- [Given instruction]
Extract, without changes, the lines of the records below, from the line containing "Find nucleus and" to the line containing "135H23V138H25V139H32V138L36 137V131H35L33 129H31V127H24V129L21", including both of those lines. Omit the pictures from your answer.

- [Material]
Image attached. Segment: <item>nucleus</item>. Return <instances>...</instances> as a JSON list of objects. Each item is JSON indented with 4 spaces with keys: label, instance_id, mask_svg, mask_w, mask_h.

---

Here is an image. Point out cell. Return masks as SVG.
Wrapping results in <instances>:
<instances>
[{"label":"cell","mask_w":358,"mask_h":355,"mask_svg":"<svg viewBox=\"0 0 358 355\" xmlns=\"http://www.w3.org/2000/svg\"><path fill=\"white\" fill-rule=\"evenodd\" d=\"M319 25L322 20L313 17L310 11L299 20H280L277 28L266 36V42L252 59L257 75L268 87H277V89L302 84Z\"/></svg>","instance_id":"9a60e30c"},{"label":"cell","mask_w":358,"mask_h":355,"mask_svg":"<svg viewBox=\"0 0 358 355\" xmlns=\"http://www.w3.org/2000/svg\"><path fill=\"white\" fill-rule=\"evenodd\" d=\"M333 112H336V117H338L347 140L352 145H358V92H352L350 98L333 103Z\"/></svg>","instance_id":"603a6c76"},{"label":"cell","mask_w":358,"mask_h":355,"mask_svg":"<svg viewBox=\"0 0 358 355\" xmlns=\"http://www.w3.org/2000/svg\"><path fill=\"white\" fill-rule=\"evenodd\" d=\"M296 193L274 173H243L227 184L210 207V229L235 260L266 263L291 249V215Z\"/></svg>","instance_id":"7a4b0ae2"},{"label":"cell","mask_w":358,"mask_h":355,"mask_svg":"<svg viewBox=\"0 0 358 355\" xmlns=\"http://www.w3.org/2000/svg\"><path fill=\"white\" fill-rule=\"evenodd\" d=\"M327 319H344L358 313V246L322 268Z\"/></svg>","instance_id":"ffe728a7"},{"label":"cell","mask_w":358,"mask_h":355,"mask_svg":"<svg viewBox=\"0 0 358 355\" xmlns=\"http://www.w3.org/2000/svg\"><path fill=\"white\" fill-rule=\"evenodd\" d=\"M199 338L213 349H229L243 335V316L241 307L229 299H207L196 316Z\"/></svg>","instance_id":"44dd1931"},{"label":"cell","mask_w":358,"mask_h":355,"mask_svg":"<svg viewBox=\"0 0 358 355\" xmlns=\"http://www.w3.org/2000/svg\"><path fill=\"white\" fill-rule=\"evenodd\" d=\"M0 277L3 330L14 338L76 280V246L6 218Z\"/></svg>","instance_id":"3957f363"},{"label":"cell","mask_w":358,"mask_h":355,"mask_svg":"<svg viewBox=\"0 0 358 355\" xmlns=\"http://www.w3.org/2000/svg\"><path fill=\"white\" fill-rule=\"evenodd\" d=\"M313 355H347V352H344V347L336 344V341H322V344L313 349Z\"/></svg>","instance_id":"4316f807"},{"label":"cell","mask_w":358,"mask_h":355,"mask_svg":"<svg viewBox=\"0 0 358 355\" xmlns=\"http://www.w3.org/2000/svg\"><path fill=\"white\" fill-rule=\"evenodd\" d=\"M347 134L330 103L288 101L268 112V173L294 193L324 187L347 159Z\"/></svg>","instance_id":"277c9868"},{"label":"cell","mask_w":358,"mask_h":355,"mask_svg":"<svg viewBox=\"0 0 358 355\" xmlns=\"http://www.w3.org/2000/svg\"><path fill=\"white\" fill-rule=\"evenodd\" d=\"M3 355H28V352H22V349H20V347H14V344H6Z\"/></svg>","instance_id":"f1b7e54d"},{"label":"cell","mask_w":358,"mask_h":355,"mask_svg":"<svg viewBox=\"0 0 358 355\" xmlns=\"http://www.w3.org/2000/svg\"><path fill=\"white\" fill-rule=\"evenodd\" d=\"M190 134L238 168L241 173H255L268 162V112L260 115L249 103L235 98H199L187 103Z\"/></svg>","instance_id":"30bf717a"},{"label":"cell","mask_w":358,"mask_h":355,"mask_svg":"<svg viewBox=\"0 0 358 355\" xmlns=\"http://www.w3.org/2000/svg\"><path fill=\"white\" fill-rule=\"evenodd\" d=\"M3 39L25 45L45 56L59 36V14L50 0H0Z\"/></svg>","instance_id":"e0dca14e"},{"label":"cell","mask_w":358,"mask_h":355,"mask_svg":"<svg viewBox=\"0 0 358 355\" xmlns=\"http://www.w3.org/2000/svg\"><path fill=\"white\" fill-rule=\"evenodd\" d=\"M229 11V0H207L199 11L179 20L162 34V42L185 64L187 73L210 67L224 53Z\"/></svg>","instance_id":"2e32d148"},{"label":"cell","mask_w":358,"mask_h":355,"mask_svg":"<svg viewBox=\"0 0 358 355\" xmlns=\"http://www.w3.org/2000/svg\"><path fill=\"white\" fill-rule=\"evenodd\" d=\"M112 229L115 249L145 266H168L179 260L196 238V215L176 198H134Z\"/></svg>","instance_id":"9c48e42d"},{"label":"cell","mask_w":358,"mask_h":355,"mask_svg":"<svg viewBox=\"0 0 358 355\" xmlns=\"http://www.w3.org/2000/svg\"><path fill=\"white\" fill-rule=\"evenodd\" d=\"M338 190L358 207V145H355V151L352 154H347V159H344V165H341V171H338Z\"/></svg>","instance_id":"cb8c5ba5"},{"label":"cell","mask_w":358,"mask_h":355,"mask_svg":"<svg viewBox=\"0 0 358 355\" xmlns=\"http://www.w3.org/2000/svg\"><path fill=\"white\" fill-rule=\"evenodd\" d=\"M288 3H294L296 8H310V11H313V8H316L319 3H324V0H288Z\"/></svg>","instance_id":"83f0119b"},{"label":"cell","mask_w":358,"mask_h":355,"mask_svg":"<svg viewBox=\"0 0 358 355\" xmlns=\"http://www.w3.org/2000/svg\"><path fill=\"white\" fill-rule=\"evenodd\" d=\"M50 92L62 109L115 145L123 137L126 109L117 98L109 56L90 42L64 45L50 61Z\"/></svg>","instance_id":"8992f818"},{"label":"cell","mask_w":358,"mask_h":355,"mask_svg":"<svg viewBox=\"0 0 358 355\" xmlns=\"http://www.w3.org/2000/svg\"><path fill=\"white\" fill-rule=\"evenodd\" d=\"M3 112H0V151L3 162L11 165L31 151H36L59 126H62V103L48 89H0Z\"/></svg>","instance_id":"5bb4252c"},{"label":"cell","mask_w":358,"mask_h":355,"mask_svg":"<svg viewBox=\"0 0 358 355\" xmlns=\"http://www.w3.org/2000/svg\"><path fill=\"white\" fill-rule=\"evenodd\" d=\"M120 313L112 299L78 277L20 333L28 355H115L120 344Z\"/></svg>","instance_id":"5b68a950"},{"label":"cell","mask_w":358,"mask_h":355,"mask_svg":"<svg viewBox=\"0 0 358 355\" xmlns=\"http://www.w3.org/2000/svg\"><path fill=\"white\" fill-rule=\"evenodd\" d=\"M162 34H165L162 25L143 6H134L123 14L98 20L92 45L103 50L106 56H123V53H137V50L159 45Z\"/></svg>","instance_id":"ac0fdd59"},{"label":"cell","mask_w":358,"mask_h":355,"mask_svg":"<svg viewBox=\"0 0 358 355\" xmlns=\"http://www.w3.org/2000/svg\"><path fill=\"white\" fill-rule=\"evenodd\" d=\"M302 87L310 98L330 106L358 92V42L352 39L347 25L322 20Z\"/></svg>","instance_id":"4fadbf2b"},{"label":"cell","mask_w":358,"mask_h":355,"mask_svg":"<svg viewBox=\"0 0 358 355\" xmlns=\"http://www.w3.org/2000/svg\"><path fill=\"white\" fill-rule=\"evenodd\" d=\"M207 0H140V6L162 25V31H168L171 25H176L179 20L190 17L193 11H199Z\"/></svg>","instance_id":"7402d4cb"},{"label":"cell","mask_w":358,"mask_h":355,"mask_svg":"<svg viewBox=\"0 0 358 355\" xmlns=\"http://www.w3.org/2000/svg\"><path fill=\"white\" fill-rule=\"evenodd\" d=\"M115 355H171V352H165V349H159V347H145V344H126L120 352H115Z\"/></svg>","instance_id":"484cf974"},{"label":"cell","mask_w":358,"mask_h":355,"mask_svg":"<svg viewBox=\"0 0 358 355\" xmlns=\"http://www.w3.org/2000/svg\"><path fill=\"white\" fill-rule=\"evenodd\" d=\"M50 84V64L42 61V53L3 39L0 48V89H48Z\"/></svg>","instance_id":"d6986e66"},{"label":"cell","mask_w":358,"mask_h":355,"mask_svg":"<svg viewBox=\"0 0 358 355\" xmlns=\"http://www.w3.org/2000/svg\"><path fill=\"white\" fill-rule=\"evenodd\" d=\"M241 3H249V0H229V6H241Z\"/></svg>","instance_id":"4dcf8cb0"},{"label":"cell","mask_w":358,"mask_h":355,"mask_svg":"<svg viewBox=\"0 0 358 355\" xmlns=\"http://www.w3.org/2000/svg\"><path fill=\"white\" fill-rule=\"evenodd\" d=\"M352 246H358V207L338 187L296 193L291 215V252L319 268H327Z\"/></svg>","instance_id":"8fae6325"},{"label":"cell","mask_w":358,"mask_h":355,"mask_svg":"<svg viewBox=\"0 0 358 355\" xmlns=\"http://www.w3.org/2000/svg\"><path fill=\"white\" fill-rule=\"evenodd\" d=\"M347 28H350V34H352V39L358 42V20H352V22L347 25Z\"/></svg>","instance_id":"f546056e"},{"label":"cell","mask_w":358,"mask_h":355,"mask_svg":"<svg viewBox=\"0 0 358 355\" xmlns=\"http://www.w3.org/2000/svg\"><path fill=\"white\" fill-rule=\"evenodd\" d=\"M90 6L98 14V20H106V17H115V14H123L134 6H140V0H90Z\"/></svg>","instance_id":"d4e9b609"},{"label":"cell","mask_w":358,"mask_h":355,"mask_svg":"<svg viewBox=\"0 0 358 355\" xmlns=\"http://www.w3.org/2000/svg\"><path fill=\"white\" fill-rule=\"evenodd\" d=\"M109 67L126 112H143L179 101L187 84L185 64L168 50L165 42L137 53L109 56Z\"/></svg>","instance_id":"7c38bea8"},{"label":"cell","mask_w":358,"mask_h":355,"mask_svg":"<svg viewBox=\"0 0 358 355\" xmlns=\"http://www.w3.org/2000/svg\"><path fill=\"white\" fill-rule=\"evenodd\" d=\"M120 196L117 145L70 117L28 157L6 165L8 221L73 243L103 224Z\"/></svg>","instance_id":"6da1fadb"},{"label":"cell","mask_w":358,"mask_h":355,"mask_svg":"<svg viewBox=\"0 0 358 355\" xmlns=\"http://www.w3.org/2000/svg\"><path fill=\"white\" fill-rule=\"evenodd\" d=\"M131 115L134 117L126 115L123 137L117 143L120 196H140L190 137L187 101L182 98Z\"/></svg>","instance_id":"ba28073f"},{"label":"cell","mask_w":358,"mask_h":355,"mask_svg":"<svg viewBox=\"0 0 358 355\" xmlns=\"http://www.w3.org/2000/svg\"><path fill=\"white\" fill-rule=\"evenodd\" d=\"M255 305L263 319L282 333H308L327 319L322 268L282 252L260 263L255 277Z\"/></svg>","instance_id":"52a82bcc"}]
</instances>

...

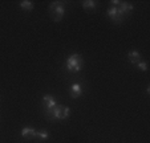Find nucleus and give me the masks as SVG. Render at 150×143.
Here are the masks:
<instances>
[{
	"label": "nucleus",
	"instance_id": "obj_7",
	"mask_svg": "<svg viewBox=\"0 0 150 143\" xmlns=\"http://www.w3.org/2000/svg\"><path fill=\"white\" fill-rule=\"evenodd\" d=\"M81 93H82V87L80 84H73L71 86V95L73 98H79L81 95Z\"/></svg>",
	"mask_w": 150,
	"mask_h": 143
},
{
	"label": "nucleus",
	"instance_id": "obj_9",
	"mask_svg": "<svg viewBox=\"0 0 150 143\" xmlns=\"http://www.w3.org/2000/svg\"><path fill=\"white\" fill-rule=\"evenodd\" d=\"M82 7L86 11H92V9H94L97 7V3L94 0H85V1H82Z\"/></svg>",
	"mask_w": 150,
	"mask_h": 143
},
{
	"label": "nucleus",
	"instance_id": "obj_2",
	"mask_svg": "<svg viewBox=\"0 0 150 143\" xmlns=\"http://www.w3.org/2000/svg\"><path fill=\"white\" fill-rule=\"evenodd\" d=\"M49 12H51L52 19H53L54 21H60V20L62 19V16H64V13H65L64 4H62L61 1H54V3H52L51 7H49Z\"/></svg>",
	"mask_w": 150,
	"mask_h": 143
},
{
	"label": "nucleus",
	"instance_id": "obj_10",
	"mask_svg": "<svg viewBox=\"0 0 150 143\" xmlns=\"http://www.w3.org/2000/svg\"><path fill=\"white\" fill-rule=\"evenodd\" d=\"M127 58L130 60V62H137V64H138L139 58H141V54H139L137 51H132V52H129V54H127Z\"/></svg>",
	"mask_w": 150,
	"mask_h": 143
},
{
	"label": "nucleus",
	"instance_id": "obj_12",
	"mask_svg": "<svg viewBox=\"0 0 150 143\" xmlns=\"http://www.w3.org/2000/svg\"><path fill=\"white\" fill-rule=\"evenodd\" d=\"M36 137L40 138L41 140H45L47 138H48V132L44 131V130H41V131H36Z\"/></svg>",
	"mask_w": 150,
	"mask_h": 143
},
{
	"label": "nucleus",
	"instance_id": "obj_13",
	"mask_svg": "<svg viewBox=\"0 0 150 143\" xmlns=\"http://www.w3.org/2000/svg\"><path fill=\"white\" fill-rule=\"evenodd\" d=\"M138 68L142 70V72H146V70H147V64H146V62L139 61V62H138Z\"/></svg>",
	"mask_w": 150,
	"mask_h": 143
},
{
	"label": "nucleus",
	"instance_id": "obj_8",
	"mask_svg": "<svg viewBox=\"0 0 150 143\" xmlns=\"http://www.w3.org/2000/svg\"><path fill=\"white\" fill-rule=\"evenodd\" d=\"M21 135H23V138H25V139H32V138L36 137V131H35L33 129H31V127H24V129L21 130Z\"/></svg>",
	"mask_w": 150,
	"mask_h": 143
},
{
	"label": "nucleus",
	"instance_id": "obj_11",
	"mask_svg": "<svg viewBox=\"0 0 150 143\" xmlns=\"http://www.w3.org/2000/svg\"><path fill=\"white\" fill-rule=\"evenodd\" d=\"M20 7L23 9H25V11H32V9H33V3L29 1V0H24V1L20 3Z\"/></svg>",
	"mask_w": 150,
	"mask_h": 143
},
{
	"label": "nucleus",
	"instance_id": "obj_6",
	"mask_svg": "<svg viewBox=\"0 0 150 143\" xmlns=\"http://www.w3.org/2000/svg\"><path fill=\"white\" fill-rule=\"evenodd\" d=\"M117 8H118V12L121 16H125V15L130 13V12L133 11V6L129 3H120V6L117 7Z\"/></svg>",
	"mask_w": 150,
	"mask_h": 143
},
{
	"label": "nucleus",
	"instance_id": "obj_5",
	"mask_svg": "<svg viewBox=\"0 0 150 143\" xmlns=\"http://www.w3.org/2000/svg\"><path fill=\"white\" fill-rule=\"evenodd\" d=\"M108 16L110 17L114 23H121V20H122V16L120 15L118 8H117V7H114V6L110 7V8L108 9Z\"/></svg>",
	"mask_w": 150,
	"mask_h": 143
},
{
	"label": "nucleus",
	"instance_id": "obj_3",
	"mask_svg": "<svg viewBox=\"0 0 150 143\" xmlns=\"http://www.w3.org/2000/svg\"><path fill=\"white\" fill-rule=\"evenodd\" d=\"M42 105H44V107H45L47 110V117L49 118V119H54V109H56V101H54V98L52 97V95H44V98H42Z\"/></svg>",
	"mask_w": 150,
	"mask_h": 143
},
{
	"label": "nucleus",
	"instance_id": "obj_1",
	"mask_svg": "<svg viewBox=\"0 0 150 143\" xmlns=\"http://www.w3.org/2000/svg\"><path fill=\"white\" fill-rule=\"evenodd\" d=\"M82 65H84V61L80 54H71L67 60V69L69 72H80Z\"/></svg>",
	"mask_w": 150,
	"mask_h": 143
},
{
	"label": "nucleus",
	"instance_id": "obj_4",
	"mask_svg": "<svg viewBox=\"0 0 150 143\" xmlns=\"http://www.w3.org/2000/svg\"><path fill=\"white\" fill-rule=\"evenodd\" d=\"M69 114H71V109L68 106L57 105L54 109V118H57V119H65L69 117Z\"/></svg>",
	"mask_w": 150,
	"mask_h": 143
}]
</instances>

- [Response to the exercise]
Find nucleus and give me the masks as SVG. Render at 150×143.
Here are the masks:
<instances>
[{
	"label": "nucleus",
	"instance_id": "obj_7",
	"mask_svg": "<svg viewBox=\"0 0 150 143\" xmlns=\"http://www.w3.org/2000/svg\"><path fill=\"white\" fill-rule=\"evenodd\" d=\"M81 93H82V87L80 84H73L71 86V95L73 98H79L81 95Z\"/></svg>",
	"mask_w": 150,
	"mask_h": 143
},
{
	"label": "nucleus",
	"instance_id": "obj_9",
	"mask_svg": "<svg viewBox=\"0 0 150 143\" xmlns=\"http://www.w3.org/2000/svg\"><path fill=\"white\" fill-rule=\"evenodd\" d=\"M82 7L86 11H92V9H94L97 7V3L94 0H85V1H82Z\"/></svg>",
	"mask_w": 150,
	"mask_h": 143
},
{
	"label": "nucleus",
	"instance_id": "obj_2",
	"mask_svg": "<svg viewBox=\"0 0 150 143\" xmlns=\"http://www.w3.org/2000/svg\"><path fill=\"white\" fill-rule=\"evenodd\" d=\"M49 12H51L52 19H53L54 21H60V20L62 19V16H64V13H65L64 4H62L61 1H54V3H52L51 7H49Z\"/></svg>",
	"mask_w": 150,
	"mask_h": 143
},
{
	"label": "nucleus",
	"instance_id": "obj_10",
	"mask_svg": "<svg viewBox=\"0 0 150 143\" xmlns=\"http://www.w3.org/2000/svg\"><path fill=\"white\" fill-rule=\"evenodd\" d=\"M127 58L130 60V62H137V64H138L139 58H141V54H139L137 51H132V52H129V54H127Z\"/></svg>",
	"mask_w": 150,
	"mask_h": 143
},
{
	"label": "nucleus",
	"instance_id": "obj_12",
	"mask_svg": "<svg viewBox=\"0 0 150 143\" xmlns=\"http://www.w3.org/2000/svg\"><path fill=\"white\" fill-rule=\"evenodd\" d=\"M36 137L40 138L41 140H45L47 138H48V132L44 131V130H41V131H36Z\"/></svg>",
	"mask_w": 150,
	"mask_h": 143
},
{
	"label": "nucleus",
	"instance_id": "obj_13",
	"mask_svg": "<svg viewBox=\"0 0 150 143\" xmlns=\"http://www.w3.org/2000/svg\"><path fill=\"white\" fill-rule=\"evenodd\" d=\"M138 68L142 70V72H146V70H147V64H146V62L139 61V62H138Z\"/></svg>",
	"mask_w": 150,
	"mask_h": 143
},
{
	"label": "nucleus",
	"instance_id": "obj_8",
	"mask_svg": "<svg viewBox=\"0 0 150 143\" xmlns=\"http://www.w3.org/2000/svg\"><path fill=\"white\" fill-rule=\"evenodd\" d=\"M21 135H23V138H25V139H32V138L36 137V131H35L33 129H31V127H24V129L21 130Z\"/></svg>",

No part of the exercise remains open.